Input for this task -
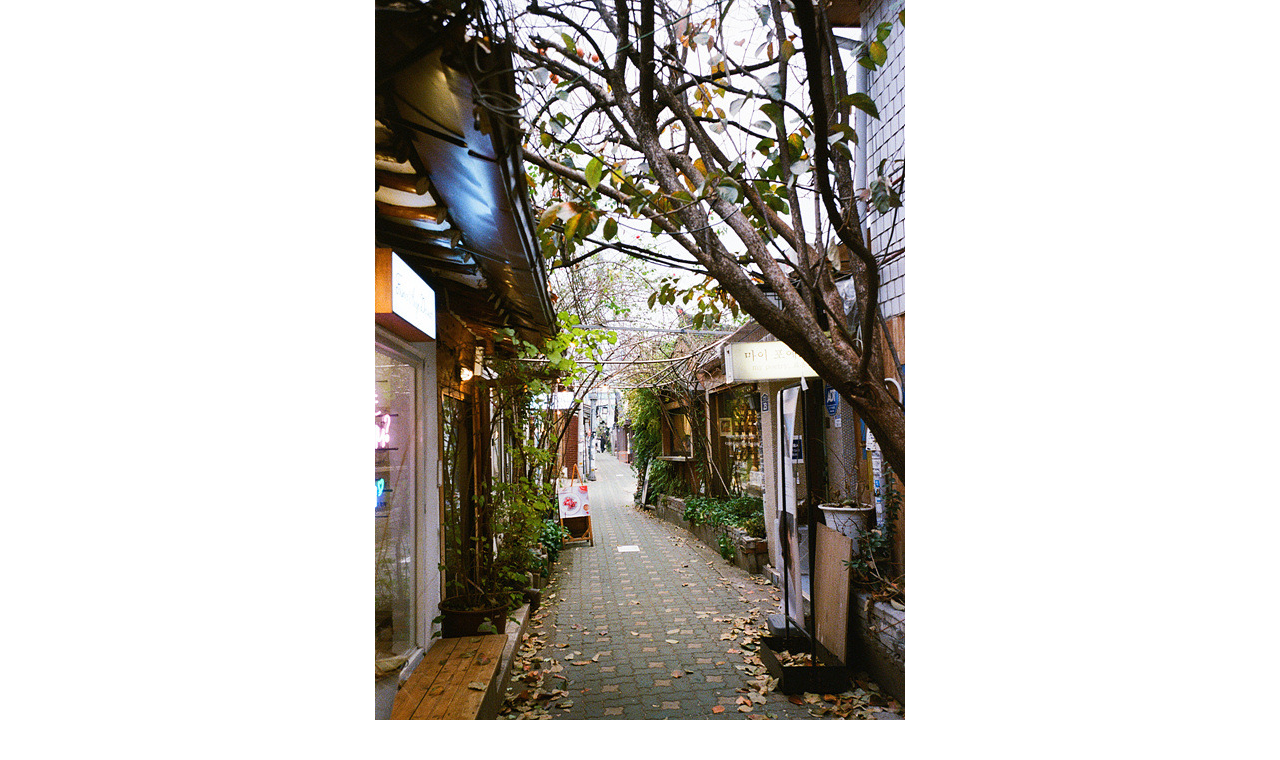

--- FILE ---
content_type: text/html; charset=utf-8
request_url: https://raysoda.com/image/982157
body_size: 2843
content:
<!DOCTYPE html>
<html lang="ko">
<head>




<meta charset="utf-8">
<meta name="viewport" content="width=device-width, initial-scale=1.0">
<meta name="description" content="One day, one photo.">
<meta property="og:site_name" content="RaySoda">

<meta property="og:image" content="https://file.raysoda.com/images/0/982/982157.jpg">


<meta property="og:title" content="폰카로망">


<meta property="og:description" content="#601 익선동">

<title>Image 982157 - RaySoda</title>
<link rel="icon" type="image/png" href="/static/favicon/raysoda.png?v=1.0.1">
<link rel="stylesheet" href="/build/sass/default.css?v=1.0.6">
<link rel="stylesheet" href="/build/sass/raysoda.css?v=1.0.3">
</head>
<body>


<div class="max-w-full text-center">
<div class="inline-block relative">
<img id="image" class="block max-w-full cursor-pointer img-full"
src="https://file.raysoda.com/images/0/982/982157.jpg"
data-vers="">
<div class="fs-icon"></div>
</div>
</div>
<div class="wrapper">
<div id="comment" class="mt-2xl ws-pre-line">#601 익선동</div>
<div class="mt-2xl default-color-des">
<a href='/user/clackamas'>폰카로망</a>
</div>
<div class="mt-xs fs-xs">
2022-11-23 13:37
</div>

</div>
<footer class="wrapper mt-5xl mb-3xl border-t default-color-des">
<div class="mt-2 space-x-var-2 ws-nowrap-des wb-keep-all">
<a href="/about">사이트 소개</a>
<a href="/company">회사 소개</a>
<a href="/ad">광고</a>
<a href="/privacy">개인정보처리방침</a>
<a href="/help">도움말</a>
</div>

<div class="mt-2 fs-lg">
<a href="/counter-inc/adng?r=http://www.natgeokorea.com/magazine" target="_blank">
National Geographic
</a>
</div>

<div class="mt-2 fs-xl">
<a href="/">RaySoda</a>
</div>
</footer>
<div id="modal-bg">
<div id="modal-dialog">
<div id="modal-title"></div>
<div id="modal-message"></div>
<div class="btn-group">
<button id="modal-cancel-btn">취소</button>
<button id="modal-ok-btn" class="btn-blue">확인</button>
</div>
</div>
</div>
<div id="fullscreen"></div>

<script type="application/json" id="configJson">
{&#34;appNamel&#34;:&#34;raysoda&#34;}
</script>
<script type="application/json" id="userJson">
{&#34;id&#34;:-1,&#34;name&#34;:&#34;&#34;}
</script>
<script src="/build/client-bundle.js?v=1.0.2"></script>
<script type="application/json" id="imageJson">
{&#34;id&#34;:982157,&#34;owner&#34;:{&#34;id&#34;:124805,&#34;name&#34;:&#34;폰카로망&#34;,&#34;home&#34;:&#34;clackamas&#34;},&#34;cdate&#34;:&#34;2022-11-23T04:37:08.768Z&#34;,&#34;cdateNum&#34;:0,&#34;cdateStr&#34;:&#34;2022-11-23 13:37:08&#34;,&#34;vers&#34;:null,&#34;comment&#34;:&#34;#601 익선동&#34;,&#34;dirUrl&#34;:&#34;https://file.raysoda.com/images/0/982&#34;,&#34;thumbUrl&#34;:&#34;https://file.raysoda.com/images/0/982/982157.jpg&#34;,&#34;updatable&#34;:false}
</script>
<script>
page.initImageDetail()
</script>
</body>
</html>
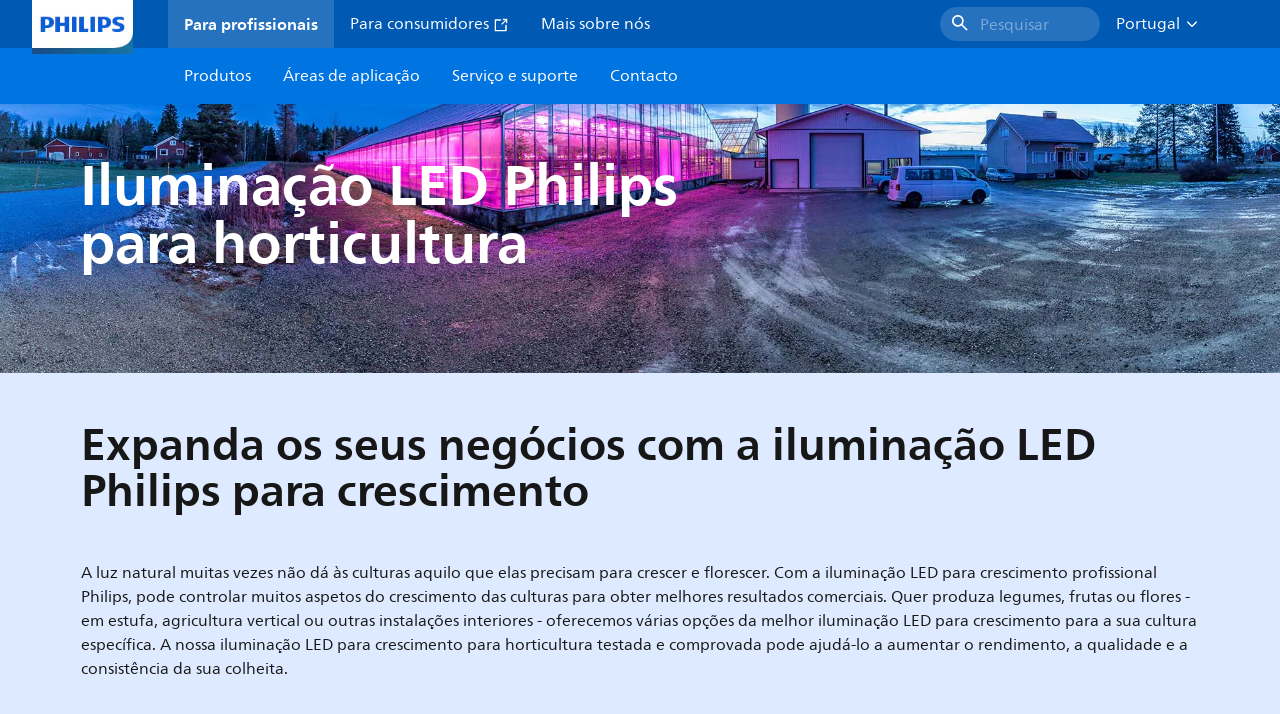

--- FILE ---
content_type: application/x-javascript;charset=utf-8
request_url: https://smetrics.marketing.philips-hue.com/id?d_visid_ver=5.5.0&d_fieldgroup=A&mcorgid=AF93936257A37E0A7F000101%40AdobeOrg&mid=02800924971655232742980050761009252057&ts=1768647900823
body_size: -41
content:
{"mid":"02800924971655232742980050761009252057"}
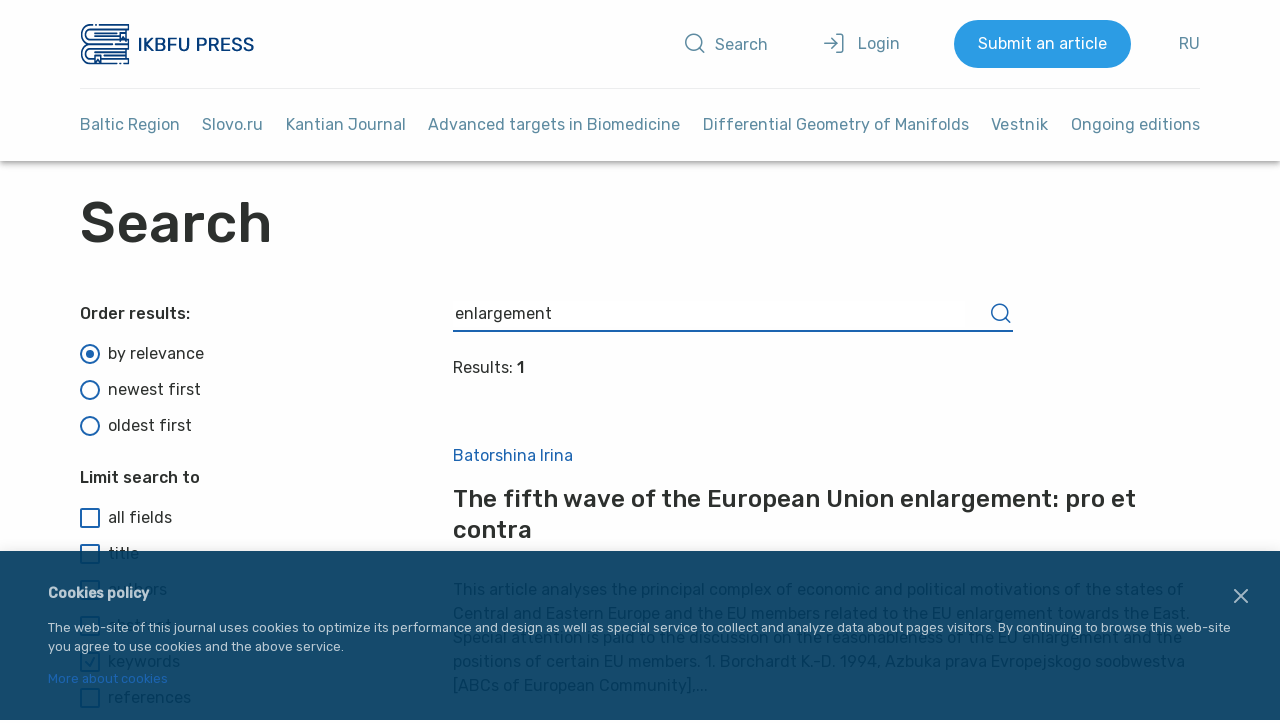

--- FILE ---
content_type: text/css
request_url: https://journals.kantiana.ru/bitrix/templates/2019/components/bitrix/news/issue/style.css?17648524784494
body_size: 4494
content:
@charset "UTF-8";
.section-issue {
  padding-bottom: 2em; }
  .section-issue:not(:first-child) {
    padding-top: 3rem; }
  .section-issue:nth-child(odd) {
    position: relative; }
  .section-issue:nth-child(odd):before {
    content: "";
    display: block;
    position: absolute;
    top: 0;
    left: -50vw;
    height: 100%;
    width: 150vw;
    background-color: #F8F9FA;
    z-index: -1; }
  .section-issue__title {
    color: #043C7B;
    margin-bottom: 2rem; }
  .section-issue__title:after {
    content: "";
    display: block;
    background-color: currentColor;
    width: 4rem;
    height: 0.2rem;
    margin-top: 1rem; }

.article {
  padding-top: 2rem; }
  .article:not(:last-child) {
    border-bottom: 0.05em solid #E2EBE3; }
  .article__author-list {
    margin-bottom: 1rem; }
  .article__author-list + .article__author-list {
    margin-top: -0.75rem; }
  .article__author:not(:last-child) {
    margin-right: 0.5em; }
    .article__author:not(:last-child):after {
      content: ", "; }
  .article__title {
    margin-bottom: 2rem;
    color: inherit;
    text-decoration: none;
    display: block; }
  .article__list-title-en, .article__title-en {
    display: block;
    color: #77837C;
    margin-top: -1.5rem;
    margin-bottom: 2rem;
    font-size: 1.5em;
    line-height: 1.33;
    font-weight: 500;
    text-decoration: none; }
  .article__list-title-en {
    font-size: 1.25em;
    margin-bottom: 1.5rem; }
  .article__list-title-en:hover {
    color: #0479C6; }
  .article__subtitle {
    margin-bottom: 1rem; }
  .article a.article__title:hover {
    color: #0479C6; }
  .article__abstract {
    margin-bottom: 1.5rem; }
  .article__download {
    margin-bottom: 1.5rem;
    display: inline-block; }
  .article__download + .article__download {
    display: block;
    margin-top: -0.5rem;
    margin-bottom: 1.75rem; }
  .article__keywords {
    display: flex;
    flex-wrap: wrap;
    align-items: start;
    margin-bottom: 2rem; }
  .article__term-list {
    display: flex;
    flex-wrap: wrap;
    padding-bottom: 1em; }
    .article__term-list dt {
      width: 30%;
      margin-bottom: 1em;
      font-weight: 500; }
    .article__term-list dd {
      width: 70%;
      margin-bottom: 1em; }

.retracted-article {
  position: relative; }
  .retracted-article:before {
    content: '';
    display: block;
    position: absolute;
    background-image: url("data:image/svg+xml,%3Csvg xmlns='http://www.w3.org/2000/svg' preserveAspectRatio='xMinYMid meet' viewBox='0 0 30 5'%3E%3Ctext y='4' fill='%23de0a0a' font-family='Rubik,sans-serif' font-size='5' font-weight='500' letter-spacing='.05' opacity='.55'%3ERETRACTED%3C/text%3E%3C/svg%3E");
    width: 100%;
    height: 0;
    padding-bottom: calc(100% / 6);
    top: 50%;
    background-position: center;
    background-repeat: no-repeat;
    background-size: cover;
    transform: translateY(-50%);
    pointer-events: none; }
  .retracted-article_rotated:before {
    top: 10%;
    transform: rotate(-45deg); }

.article-panel {
  display: flex;
  flex-wrap: wrap; }
  .article-panel__item {
    margin-bottom: 1em; }
  .article-panel__item:not(:last-child) {
    margin-right: 4em; }

.read-more {
  margin-bottom: 1rem; }
  .read-more__native-checkbox {
    display: none; }
  .read-more__body {
    max-height: 4.5rem;
    overflow-y: hidden;
    transition: max-height 0.2s ease-in-out; }
  .read-more__switcher {
    display: block;
    cursor: pointer;
    color: #5E8BA1;
    padding: 0.5rem 0; }
  :lang(ru) .read-more__switcher:after {
    content: "Читать дальше"; }
  :lang(en) .read-more__switcher:after {
    content: "Read more"; }
  .read-more__native-checkbox:checked ~ .read-more__body {
    max-height: 90rem; }
  :lang(ru) .read-more__native-checkbox:checked ~ .read-more__switcher:after {
    content: "Свернуть"; }
  :lang(en) .read-more__native-checkbox:checked ~ .read-more__switcher:after {
    content: "Close"; }

.accordion__native-checkbox {
  display: none; }
.accordion__title {
  display: block;
  cursor: pointer;
  color: #5E8BA1;
  padding: 0.5rem 0; }
.accordion__body {
  max-height: 0;
  display: none;
  transition: max-height 0.2s 0.2s ease-in-out; }
.accordion__native-checkbox:checked ~ .accordion__body {
  max-height: 30rem;
  font-size: 1rem;
  display: block;
  opacity: 1; }

.sub-title {
  font-weight: 500;
  display: block;
  margin-bottom: 0.75rem; }

.button + .button {
  margin-top: 1rem; }

/*# sourceMappingURL=style.css.map */
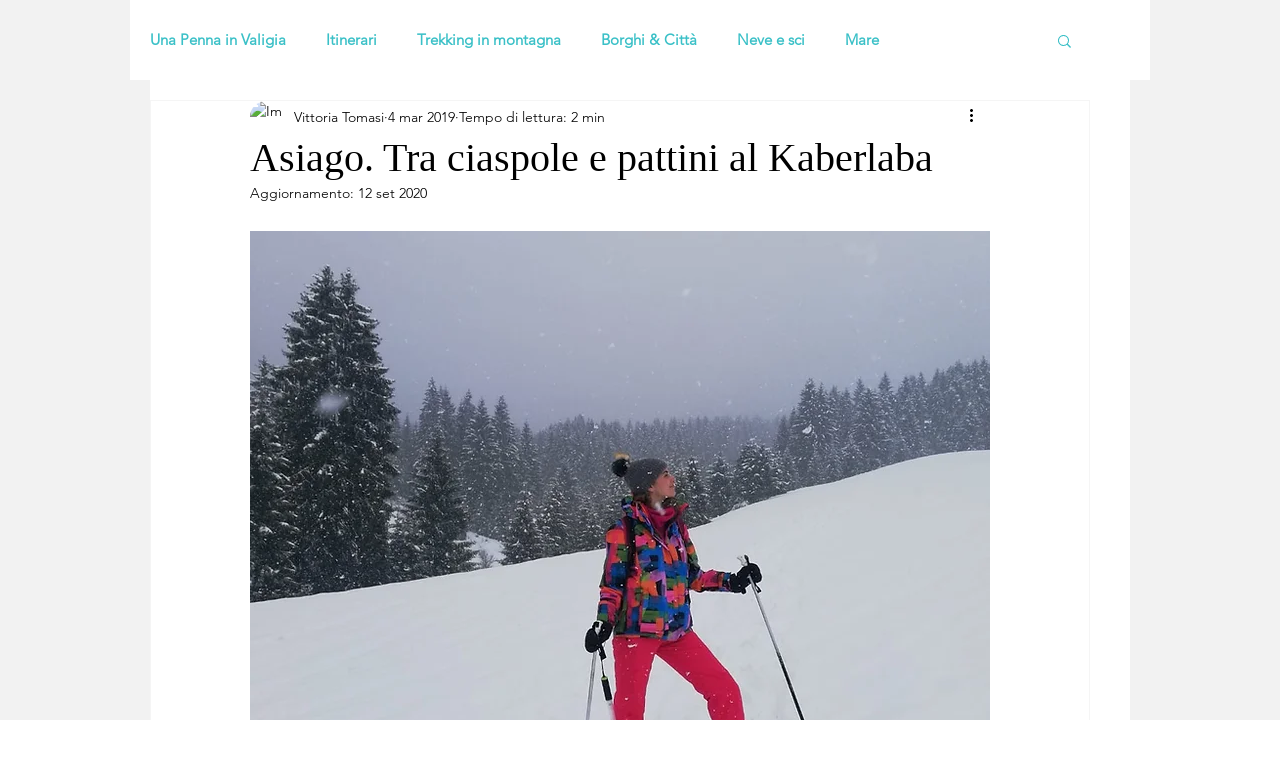

--- FILE ---
content_type: text/html; charset=utf-8
request_url: https://accounts.google.com/o/oauth2/postmessageRelay?parent=https%3A%2F%2Fstatic.parastorage.com&jsh=m%3B%2F_%2Fscs%2Fabc-static%2F_%2Fjs%2Fk%3Dgapi.lb.en.W5qDlPExdtA.O%2Fd%3D1%2Frs%3DAHpOoo8JInlRP_yLzwScb00AozrrUS6gJg%2Fm%3D__features__
body_size: 160
content:
<!DOCTYPE html><html><head><title></title><meta http-equiv="content-type" content="text/html; charset=utf-8"><meta http-equiv="X-UA-Compatible" content="IE=edge"><meta name="viewport" content="width=device-width, initial-scale=1, minimum-scale=1, maximum-scale=1, user-scalable=0"><script src='https://ssl.gstatic.com/accounts/o/2580342461-postmessagerelay.js' nonce="jWIFuwl0K3N8tB-mi21MoQ"></script></head><body><script type="text/javascript" src="https://apis.google.com/js/rpc:shindig_random.js?onload=init" nonce="jWIFuwl0K3N8tB-mi21MoQ"></script></body></html>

Assigned task - Check the entries above for the word "checked" and copy every line where it turns up.

Task solution -
  .read-more__native-checkbox:checked ~ .read-more__body {
  :lang(ru) .read-more__native-checkbox:checked ~ .read-more__switcher:after {
  :lang(en) .read-more__native-checkbox:checked ~ .read-more__switcher:after {
.accordion__native-checkbox:checked ~ .accordion__body {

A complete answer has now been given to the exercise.